[Start Selected extract]

# 24 & ALIAS seaon finales overlap!



## zaucha (Apr 26, 2003)

The series finale of Alias will be shown on _Monday_ May 22 from 9-11pm. This conflicts with the season finale of 24 which runs from 8-10pm.


----------



## ronsch (Sep 7, 2001)

Not to mention CSI: Miami and Medium.

The people at ABC are just plain morons.

This where having three TiVo's with four total tuners comes in handy.


----------



## rhuntington3 (May 1, 2001)

I know people hate to hear this.... But thank goodness for my DirecTivo!


----------



## aaronwt (Jan 31, 2002)

YES. It worked out perfect for my HDTiVos. One unit has the season passes for 24 and Alias and the other has the SP for Medium and CSI Miami. Even with those two I have to sometimes use my third HDTIvo when I have a 5th or 6th HD program on I need to record.


----------



## bicker (Nov 9, 2003)

Yeah, no problem here either: Medium doesn't start until 24 is over, and Alias is on the other tuner. Everyone wins.


----------



## Steveknj (Mar 10, 2003)

No problems here either, except which to watch live (if any). I don't watch Medium or any of the CSIs.

Funny looking at my ToDo list. Pretty much everything is done after the 24/Alias finales on Monday.

[End Selected extract]
[Start Data provided]

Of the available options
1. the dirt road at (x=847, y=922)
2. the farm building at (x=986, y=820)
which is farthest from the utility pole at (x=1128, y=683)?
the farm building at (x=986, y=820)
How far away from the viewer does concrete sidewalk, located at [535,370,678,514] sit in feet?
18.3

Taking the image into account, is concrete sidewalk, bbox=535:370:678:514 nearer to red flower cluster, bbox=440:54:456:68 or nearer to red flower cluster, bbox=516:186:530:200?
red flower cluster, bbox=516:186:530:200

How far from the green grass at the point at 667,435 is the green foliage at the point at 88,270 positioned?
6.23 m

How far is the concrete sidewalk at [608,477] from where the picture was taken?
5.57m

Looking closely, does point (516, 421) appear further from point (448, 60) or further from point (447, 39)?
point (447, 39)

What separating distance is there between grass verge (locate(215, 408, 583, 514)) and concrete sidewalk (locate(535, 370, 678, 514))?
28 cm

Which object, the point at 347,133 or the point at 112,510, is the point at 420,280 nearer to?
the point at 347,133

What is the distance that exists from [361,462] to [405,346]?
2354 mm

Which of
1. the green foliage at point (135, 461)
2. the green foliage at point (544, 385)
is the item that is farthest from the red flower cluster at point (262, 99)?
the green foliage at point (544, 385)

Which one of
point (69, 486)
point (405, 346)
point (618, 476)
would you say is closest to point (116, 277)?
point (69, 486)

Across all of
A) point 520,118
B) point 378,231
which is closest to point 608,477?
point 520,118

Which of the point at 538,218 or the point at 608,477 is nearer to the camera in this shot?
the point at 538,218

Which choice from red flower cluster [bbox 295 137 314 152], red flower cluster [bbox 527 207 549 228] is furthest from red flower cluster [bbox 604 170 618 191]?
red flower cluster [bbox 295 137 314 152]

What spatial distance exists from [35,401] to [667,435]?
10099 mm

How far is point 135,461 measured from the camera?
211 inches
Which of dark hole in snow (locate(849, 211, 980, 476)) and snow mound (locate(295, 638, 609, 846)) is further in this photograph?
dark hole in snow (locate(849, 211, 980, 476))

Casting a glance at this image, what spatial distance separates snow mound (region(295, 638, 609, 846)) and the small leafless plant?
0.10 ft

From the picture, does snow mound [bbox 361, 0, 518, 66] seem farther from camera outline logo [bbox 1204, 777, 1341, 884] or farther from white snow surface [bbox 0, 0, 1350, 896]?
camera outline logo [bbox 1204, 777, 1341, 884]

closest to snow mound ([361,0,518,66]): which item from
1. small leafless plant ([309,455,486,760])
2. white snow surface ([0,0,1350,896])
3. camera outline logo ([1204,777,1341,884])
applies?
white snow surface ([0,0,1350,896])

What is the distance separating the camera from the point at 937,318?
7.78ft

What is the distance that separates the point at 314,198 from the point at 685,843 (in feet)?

[End Data provided]

**Task 1:**
Reproduce the passage of the forum thread about the 24 and Alias finales between "Yeah, no problem" and "(Mar 10, 2003)", inclusive.
**Task 2:**
Name every user who posted in the forum thread about the 24 and Alias finales, in the order the posts appear.
**Task 3:**
Write the next part of the forum thread about the 24 and Alias finales, picking up after its final post.

**Right answer 1:**
Yeah, no problem here either: Medium doesn't start until 24 is over, and Alias is on the other tuner. Everyone wins.


----------



## Steveknj (Mar 10, 2003)

**Right answer 2:**
zaucha, ronsch, rhuntington3, aaronwt, bicker, Steveknj

**Right answer 3:**
----------



## David Ortiz (Jul 8, 2002)

There are two new episodes of Old Christine that night as well and the second one creates a three way conflict at 9:30 between it and 24 and Alias.


----------



## tai-pan (Feb 9, 2006)

I think the libs at ABC did that to draw people away from 24. Well it's not working for me!


----------



## Idearat (Nov 26, 2000)

Steveknj said:


> No problems here either, except which to watch live (if any). I don't watch Medium or any of the CSIs.
> 
> Funny looking at my ToDo list. Pretty much everything is done after the 24/Alias finales on Monday.


Yeah, mine looks like the networks cancelled everything but cooking shows, _Modern Marvels_ and _Jeopardy._


----------



## MikeMar (Jan 7, 2005)

No problem for me, don't watch Alias


----------



## Puppy76 (Oct 7, 2004)

The networks are all in league to sell more Dual Tuner Tivos 

Seriously, what's the deal with EVERY NETWORK scheduling their good shows opposite each other? It's like there are some entire days with nothing on, but then three networks have to put good shows on in the exact time slot. 

What really stinks is when a network puts a really promising new show up against a juggernaut that's going to kill it no matter how good it is. Do they not get that?


----------



## jayfest (Mar 25, 2003)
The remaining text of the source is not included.